PR authors are responsible for ensuring that after merging, all GitHub Action jobs fully pass. A lot of the time, failures are just flakes and simply re-running the failed jobs will fix it. If re-running failed jobs is attempted, PR authors are responsible for ensuring it passes. See GitHub's docs on re-running failed jobs: https://docs.github.com/en/actions/how-tos/manage-workflow-runs/re-run-workflows-and-jobs#re-running-failed-jobs-in-a-workflow

As a rule of thumb, generally, PR authors should request a review & get a PR approval from the respective companies' CODEOWNERS before requesting a review from core maintainers.

If additional help is needed, PR authors can reach out to core maintainers over Slack.
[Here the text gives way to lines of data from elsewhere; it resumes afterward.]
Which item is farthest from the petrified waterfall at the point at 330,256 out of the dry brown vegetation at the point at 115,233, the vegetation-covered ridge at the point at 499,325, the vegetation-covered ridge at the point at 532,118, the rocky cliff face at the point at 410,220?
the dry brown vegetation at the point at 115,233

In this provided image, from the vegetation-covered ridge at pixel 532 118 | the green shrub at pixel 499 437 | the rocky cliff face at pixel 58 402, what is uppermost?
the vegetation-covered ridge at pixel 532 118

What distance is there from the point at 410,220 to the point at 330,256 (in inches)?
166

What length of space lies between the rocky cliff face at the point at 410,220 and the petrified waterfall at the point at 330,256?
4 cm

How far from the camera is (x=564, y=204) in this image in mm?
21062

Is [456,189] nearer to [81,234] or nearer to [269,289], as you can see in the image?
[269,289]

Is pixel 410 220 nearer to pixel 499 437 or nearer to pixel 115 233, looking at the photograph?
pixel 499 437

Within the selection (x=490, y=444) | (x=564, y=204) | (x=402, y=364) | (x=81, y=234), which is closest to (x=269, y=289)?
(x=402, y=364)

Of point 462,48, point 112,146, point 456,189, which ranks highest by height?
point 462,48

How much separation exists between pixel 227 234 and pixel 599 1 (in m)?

claude · 2026-06-14T06:43:16Z

Claude finished @Oseltamivir's task in 3m 50s —— View job

Review of PR #1753

Gather context and read changed files
Validate master config changes
Validate perf-changelog entries
Validate benchmark script
Review runtime patch (Triton kernels, normalization, oracle changes)
Post review results

LGTM — no blocking issues found.

Summary: This PR adds a fused CDNA3 MXFP8 MoE backend for MiniMax-M3 on MI300X via a runtime vLLM patch. I reviewed all four changed files and the 656-line Triton kernel patch in detail. Key findings:

E4M3FN → E4M3FNUZ normalization (normalize_mxfp8_e4m3fn_to_e4m3fnuz): The math is correct — FNUZ's exponent bias is 1 higher, so incrementing the E8M0 scale compensates; negative zero (0x80) is properly canonicalized. The overflow guard (scales.max() >= 254) correctly prevents incrementing into E8M0 NaN (255).
FNUZ kernel scale computation (tl.exp2(asc + bsc - 254.0)): Correct — two E8M0 dequants 2^(a-127) * 2^(b-127) = 2^(a+b-254).
Split-K: Occupancy-aware selection, FP32 accumulation buffer when split_k > 1, tl.atomic_add for reduction — all consistent.
Grid bound (min(sorted_token_ids.shape[0], M_routed * block_m)): Valid upper bound since active experts ≤ M_routed, and the kernel's num_post guard handles any overestimate.
Benchmark script: Expert parallelism correctly conditioned on EP_SIZE, vllm serve arguments properly formatted on separate lines, patch application is idempotent via the grep guard + --forward.
Perf-changelog: New entry correctly appended at the end of the file.
Master config: Only the comment was updated; no functional config or image changes.

functionstackx

plz create upstream PR and have it reviewed before merging this patch

github-actions · 2026-06-14T07:28:14Z

see unofficial run visualizer at https://inferencex.semianalysis.com/inference?unofficialRun=27490966693
see unofficial run visualizer at https://inferencex.semianalysis.com/evaluation?unofficialRun=27490966693

github-actions · 2026-06-14T07:30:33Z

see unofficial run visualizer at https://inferencex.semianalysis.com/inference?unofficialRun=27491894470
see unofficial run visualizer at https://inferencex.semianalysis.com/evaluation?unofficialRun=27491894470

Oseltamivir · 2026-06-14T07:31:31Z

Opened the requested upstream vLLM PR: vllm-project/vllm#45567. It is stacked on the active MiniMax M3 model branch/PR (#45381), includes the tested gfx94x MXFP8 kernel and benchmark, and passes all vLLM pre-commit hooks. The InferenceX patch has also been updated to the optimized tile selection and no longer uses split-K.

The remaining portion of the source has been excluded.